So today the mold is really going now.   Seems to be on one side thou.  Much less on the back side.  
















Not sure why, I am guessing the fat dont take mold well.  But hey, mold is going good.  Will update tomorrow again.


----------



## pc farmer (Apr 3, 2019)

So it seems like mold dont like fat.    I moved them around tonight to make sure air flow wasnt the problem.


----------



## pc farmer (Apr 6, 2019)

So more mold growth.   Still not much on the fat side.   But no bad mold growing either.  I need to get something else in there to see if the mold will carry over to the new meat with out using the starter mold.


----------



## indaswamp (Apr 7, 2019)

Is that normal for the mold to be slow to grow on the areas of fat?


----------



## pc farmer (Apr 7, 2019)

indaswamp said:


> Is that normal for the mold to be slow to grow on the areas of fat?




I am not sure.


----------



## BGKYSmoker (Apr 7, 2019)

pc farmer said:


> I am not sure.


Yes it can happen, Surface fat can still fat-out so to speak making mold hard to incubate.

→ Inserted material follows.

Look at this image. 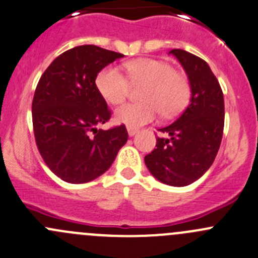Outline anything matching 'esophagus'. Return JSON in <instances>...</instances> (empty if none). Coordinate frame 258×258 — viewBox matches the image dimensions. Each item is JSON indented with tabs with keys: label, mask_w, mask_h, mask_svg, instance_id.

Adam your still good and looking great.


----------



## pc farmer (Apr 7, 2019)

SFLsmkr1 said:


> Yes it can happen, Surface fat can still fat-out so to speak making mold hard to incubate.
> 
> Adam your still good and looking great.



Thanks boss man.


----------



## HalfSmoked (Apr 8, 2019)

There you boss has spoken.

Warren


----------